A cette date, les représentants du Bureau international des expositions (BIE), qui se trouve à Paris, devront trancher entre ces trois candidatures. L’assemblée générale tiendra un vote secret impliquant les 182 Etats membres sur le principe d’un pays, une voix. « Lorsqu’il y a plus de deux candidats, un projet doit recueillir deux tiers des voix pour être élu dès le premier tour. Si aucun projet ne reçoit deux tiers des voix au premier tour, le projet qui a obtenu le moins de voix est éliminé. La procédure se poursuit jusqu’à ce qu’il ne reste que deux candidats. Le pays hôte sera ensuite élu à la majorité simple », rappelle-t-on au sein du BIE.

A ce stade, Riyad semble tenir la corde. « L’Arabie saoudite a beaucoup d’argent et elle est clairement favorite, explique un lobbyiste, ancien diplomate sud-coréen, récemment embauché par l’un des grands chaebols, ces conglomérats géants qui structurent l’économie de la Corée du Sud.

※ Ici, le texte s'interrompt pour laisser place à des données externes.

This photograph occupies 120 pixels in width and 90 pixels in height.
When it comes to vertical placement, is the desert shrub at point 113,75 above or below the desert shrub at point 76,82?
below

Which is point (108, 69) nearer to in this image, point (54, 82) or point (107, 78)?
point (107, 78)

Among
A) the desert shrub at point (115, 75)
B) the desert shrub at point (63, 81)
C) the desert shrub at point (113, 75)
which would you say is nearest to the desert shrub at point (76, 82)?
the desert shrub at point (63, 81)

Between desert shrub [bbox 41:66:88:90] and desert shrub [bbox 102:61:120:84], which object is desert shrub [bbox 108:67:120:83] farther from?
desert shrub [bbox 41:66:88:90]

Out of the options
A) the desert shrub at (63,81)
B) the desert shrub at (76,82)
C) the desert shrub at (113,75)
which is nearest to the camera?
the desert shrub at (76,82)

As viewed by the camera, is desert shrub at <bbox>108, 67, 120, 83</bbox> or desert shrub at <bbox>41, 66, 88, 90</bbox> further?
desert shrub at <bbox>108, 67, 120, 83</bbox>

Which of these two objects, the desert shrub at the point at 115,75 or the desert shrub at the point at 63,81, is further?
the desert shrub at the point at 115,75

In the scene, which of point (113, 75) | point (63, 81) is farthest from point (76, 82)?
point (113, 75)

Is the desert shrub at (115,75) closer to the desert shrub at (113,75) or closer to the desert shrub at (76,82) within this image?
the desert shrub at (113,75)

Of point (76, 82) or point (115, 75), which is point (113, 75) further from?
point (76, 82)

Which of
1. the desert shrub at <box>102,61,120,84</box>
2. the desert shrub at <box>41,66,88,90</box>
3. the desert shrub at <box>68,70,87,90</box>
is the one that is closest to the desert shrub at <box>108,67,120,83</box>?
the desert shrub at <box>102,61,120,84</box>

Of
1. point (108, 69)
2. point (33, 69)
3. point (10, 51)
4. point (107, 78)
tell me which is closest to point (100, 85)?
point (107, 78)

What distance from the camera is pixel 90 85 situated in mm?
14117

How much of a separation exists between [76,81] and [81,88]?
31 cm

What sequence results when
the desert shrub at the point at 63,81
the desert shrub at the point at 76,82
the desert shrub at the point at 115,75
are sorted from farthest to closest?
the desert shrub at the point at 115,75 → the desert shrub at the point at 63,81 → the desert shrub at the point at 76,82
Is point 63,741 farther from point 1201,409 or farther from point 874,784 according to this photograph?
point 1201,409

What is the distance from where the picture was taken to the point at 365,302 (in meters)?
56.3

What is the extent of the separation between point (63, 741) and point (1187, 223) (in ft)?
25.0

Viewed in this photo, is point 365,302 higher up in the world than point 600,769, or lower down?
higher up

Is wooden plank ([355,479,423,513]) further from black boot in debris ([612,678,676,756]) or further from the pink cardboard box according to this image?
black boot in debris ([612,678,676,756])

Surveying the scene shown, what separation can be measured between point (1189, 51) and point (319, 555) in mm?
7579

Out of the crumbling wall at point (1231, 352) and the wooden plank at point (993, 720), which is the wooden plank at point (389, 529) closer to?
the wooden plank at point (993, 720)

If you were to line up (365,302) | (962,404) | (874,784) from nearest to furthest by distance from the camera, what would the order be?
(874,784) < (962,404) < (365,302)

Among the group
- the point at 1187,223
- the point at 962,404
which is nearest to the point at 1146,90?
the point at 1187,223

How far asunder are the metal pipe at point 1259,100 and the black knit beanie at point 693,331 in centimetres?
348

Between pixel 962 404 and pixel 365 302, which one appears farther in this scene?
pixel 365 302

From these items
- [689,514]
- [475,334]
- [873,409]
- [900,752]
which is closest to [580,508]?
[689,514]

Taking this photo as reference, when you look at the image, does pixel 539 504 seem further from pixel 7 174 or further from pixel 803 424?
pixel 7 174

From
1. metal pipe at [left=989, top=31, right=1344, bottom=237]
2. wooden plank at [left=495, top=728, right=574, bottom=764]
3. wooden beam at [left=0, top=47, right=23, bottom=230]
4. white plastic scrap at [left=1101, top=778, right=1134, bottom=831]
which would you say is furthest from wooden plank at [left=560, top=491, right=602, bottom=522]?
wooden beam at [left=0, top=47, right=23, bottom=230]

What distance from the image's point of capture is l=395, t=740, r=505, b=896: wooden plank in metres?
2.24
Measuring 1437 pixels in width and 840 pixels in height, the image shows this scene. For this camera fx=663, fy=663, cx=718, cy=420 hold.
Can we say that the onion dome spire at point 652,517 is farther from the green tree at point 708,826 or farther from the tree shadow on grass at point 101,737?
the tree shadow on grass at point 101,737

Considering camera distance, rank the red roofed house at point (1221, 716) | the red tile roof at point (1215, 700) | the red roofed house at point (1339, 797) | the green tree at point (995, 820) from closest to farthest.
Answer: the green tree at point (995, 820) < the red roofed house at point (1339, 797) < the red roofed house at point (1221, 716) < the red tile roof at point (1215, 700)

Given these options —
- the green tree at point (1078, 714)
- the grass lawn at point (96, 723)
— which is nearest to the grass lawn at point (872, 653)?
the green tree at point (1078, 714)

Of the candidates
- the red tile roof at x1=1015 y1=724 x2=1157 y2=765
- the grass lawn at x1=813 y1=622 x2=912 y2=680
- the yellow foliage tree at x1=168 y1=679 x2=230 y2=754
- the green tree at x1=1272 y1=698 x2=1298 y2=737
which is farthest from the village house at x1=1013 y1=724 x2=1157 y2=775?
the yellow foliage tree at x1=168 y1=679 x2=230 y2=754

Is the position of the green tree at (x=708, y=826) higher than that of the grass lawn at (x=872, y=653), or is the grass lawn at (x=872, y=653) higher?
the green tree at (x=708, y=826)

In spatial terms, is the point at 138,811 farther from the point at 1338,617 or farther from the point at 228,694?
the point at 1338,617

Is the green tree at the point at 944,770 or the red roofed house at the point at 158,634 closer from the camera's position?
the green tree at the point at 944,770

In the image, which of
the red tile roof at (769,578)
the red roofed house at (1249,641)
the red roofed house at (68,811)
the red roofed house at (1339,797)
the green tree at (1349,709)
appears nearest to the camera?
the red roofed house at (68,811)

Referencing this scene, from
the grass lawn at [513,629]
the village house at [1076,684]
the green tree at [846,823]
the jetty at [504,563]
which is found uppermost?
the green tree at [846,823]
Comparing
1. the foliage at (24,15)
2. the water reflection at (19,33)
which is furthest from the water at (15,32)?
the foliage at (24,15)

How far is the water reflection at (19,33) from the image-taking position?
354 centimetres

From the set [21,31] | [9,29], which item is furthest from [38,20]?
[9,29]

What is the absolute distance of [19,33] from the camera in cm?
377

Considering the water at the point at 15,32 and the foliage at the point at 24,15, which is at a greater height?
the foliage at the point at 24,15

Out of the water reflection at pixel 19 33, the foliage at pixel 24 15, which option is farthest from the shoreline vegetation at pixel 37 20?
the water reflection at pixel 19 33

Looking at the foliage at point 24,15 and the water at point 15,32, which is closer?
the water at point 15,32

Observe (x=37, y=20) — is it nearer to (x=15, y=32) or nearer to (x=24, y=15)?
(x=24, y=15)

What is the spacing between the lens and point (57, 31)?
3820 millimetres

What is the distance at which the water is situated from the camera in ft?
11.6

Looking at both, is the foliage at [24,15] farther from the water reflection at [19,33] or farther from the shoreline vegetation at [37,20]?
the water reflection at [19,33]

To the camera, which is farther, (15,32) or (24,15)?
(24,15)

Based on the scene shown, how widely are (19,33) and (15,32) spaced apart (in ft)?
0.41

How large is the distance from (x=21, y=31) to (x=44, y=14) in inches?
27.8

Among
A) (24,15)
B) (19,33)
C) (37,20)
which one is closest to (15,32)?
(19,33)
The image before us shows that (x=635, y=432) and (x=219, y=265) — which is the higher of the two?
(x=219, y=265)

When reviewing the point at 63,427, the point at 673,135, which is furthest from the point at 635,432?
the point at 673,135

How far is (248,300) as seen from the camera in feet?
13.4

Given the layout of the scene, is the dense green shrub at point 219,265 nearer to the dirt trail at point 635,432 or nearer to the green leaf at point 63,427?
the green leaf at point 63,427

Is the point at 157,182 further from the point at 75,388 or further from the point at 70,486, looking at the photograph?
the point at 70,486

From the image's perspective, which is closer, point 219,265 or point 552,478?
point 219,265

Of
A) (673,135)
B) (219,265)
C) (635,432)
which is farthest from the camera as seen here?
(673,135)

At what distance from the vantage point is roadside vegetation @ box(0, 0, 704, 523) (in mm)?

La quasi-totalité des pays d’Afrique vont voter pour elle. Nous espérons faire un score suffisant lors du vote du 28 novembre pour être présent lors d’un second tour de scrutin. Dans ce cas, les cartes seraient rebattues et tout serait possible », ajoute-t-il en préférant garder l’anonymat.

Mener à bien une telle campagne revient à mettre sur pied une véritable machine de guerre. Le premier ministre coréen, Han Duck-soo, et sa délégation ont effectué trois voyages dans la capitale française depuis juin, pour participer à diverses activités liées à l’accueil de l’Exposition universelle.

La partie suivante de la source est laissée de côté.